Jusqu’au photon – sur le cinéma de Man Ray
L’année 2024 célèbre non seulement le centenaire du surréalisme, à l’occasion duquel le Centre Pompidou organise une exposition fleuve, mais aussi les cent un ans de l’œuvre filmée de l’un de ses membres les plus illustres, Man Ray. Dans ce contexte, Potemkine ressort quatre de ses films en copie restaurée sur une musique de Sqürl, un groupe composé de Jim Jarmusch et Carter Logan.

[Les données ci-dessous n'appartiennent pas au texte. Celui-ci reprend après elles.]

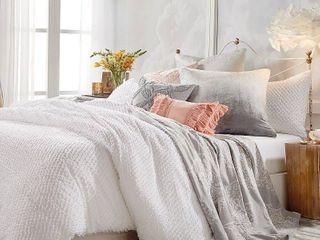 Peri Home Dot Fringe Duvet Cover  Size Full Queen   White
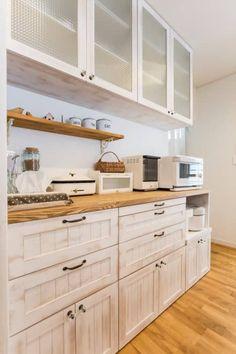 キッチン収納 - LDKにキッズスペースのあるプロヴァンススタイルの家: ジャストの家が手掛けたキッチンです。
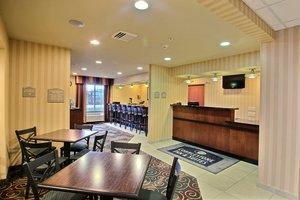 Lobby - Boarders Inn & Suites Oshkosh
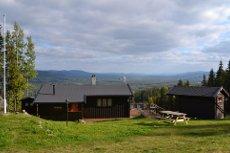 Skuruberget/Sørskogbygda - velholdt fritidseiendom med panoramautsikt over Kynndalen.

Le Retour à la raison (1923), Emak Bakia (1926), L’Étoile de mer (1928) et Les Mystères du château de Dé (1929) suivent le sillage des avant-gardes que le photographe fréquente (dadaïsme, surréalisme) et prolongent sa pratique de la photographie et de la peinture. Le nouvel art qu’expérimente Man Ray lui offre la possibilité de continuer ses réflexions sur la lumière. Jusqu’alors indexée à des formes fixes, la lumière se frotte à un art cinétique et donne naissance à un flot d’images novatrices.
Les films réalisés par Man Ray dans les années 1920 accompagnent le parcours des avant-gardes parisiennes et leurs scandales. La projection du Retour à la raison lors du gala dadaïste dit du Cœur à barbe en 1922 se conclut par une bagarre généralisée initiée par les surréalistes parisiens. Si le film improvisé la veille n’est pas le fauteur du trouble, il incarne la rupture à l’œuvre entre Tristan Tzara et le groupe parisien. À la fin de la décennie, L’Étoile de mer adapte un poème de Robert Desnos alors que ce dernier part en voyage et quitte momentanément les surréalistes parisiens. La projection du film au Studio des Ursulines s’inscrit dans les rituels surréalistes[1]. Émanant de groupes très soudés, le cinéma de Man Ray s’inscrit socialement au sein de pratiques communes.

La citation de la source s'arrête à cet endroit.